= What is expected =
Check every line of the records below for the string "marking" and copy the ones that have it.

= Data for review =
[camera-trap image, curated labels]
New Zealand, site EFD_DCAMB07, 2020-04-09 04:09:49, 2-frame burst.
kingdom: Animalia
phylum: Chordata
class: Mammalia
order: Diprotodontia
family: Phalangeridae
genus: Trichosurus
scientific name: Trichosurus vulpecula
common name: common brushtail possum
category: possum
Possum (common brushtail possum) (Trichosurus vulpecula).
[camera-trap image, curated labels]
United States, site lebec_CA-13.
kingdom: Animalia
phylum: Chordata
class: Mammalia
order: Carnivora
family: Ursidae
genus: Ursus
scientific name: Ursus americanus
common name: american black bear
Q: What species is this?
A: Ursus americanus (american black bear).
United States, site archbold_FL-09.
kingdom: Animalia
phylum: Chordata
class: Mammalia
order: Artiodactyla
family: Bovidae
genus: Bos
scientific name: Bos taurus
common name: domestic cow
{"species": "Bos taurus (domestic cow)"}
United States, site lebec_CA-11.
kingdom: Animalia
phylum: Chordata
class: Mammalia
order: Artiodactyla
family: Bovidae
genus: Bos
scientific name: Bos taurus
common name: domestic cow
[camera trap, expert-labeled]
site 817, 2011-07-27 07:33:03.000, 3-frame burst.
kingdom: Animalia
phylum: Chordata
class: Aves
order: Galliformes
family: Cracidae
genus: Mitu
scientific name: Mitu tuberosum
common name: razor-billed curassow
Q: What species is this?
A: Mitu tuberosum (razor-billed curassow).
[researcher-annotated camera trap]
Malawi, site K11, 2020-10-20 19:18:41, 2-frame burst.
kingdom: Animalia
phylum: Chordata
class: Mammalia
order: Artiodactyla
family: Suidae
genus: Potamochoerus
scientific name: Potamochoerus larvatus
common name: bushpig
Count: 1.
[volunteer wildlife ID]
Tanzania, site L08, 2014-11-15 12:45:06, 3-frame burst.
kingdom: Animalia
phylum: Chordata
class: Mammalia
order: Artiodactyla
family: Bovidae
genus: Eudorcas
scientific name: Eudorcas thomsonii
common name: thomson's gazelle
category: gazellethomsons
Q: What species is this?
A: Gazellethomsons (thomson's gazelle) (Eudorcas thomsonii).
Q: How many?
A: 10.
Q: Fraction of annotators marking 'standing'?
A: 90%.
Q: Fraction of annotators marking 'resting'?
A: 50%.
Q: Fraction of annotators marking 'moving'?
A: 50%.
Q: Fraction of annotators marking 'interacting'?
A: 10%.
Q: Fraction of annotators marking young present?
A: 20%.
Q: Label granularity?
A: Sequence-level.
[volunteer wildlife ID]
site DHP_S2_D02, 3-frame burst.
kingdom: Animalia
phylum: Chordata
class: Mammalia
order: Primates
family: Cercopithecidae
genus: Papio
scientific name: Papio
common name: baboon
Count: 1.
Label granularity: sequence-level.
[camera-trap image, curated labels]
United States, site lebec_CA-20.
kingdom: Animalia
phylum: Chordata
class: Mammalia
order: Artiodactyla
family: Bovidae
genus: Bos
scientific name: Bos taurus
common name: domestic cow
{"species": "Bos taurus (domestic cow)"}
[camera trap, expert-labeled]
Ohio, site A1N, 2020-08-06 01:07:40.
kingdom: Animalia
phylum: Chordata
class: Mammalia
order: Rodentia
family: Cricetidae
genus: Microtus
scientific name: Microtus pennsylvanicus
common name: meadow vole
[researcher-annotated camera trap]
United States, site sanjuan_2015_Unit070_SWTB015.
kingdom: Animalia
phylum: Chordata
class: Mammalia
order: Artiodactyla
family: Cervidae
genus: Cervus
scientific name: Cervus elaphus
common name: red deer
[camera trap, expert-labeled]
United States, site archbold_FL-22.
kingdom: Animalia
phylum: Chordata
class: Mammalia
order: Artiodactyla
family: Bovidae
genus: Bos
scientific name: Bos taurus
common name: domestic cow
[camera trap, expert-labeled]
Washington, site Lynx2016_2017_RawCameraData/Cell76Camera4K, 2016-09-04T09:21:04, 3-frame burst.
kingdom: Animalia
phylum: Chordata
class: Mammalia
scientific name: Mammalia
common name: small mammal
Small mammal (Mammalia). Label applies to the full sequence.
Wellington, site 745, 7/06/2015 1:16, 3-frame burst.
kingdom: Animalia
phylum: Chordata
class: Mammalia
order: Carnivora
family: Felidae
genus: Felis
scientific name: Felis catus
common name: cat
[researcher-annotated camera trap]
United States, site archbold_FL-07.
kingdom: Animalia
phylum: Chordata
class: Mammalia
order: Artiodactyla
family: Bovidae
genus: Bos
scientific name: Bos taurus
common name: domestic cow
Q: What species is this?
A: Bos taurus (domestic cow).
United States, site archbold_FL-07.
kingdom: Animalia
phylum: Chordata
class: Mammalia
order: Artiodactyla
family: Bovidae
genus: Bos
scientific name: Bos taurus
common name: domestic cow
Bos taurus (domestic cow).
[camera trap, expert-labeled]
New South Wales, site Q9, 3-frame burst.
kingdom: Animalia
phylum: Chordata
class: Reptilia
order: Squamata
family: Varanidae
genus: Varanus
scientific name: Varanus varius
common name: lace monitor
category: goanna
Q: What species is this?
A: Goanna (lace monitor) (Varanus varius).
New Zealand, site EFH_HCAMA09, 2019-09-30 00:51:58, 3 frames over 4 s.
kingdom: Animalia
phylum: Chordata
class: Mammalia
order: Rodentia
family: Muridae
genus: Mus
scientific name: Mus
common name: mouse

= Solved problem =
Q: Fraction of annotators marking 'standing'?
Q: Fraction of annotators marking 'resting'?
Q: Fraction of annotators marking 'moving'?
Q: Fraction of annotators marking 'interacting'?
Q: Fraction of annotators marking young present?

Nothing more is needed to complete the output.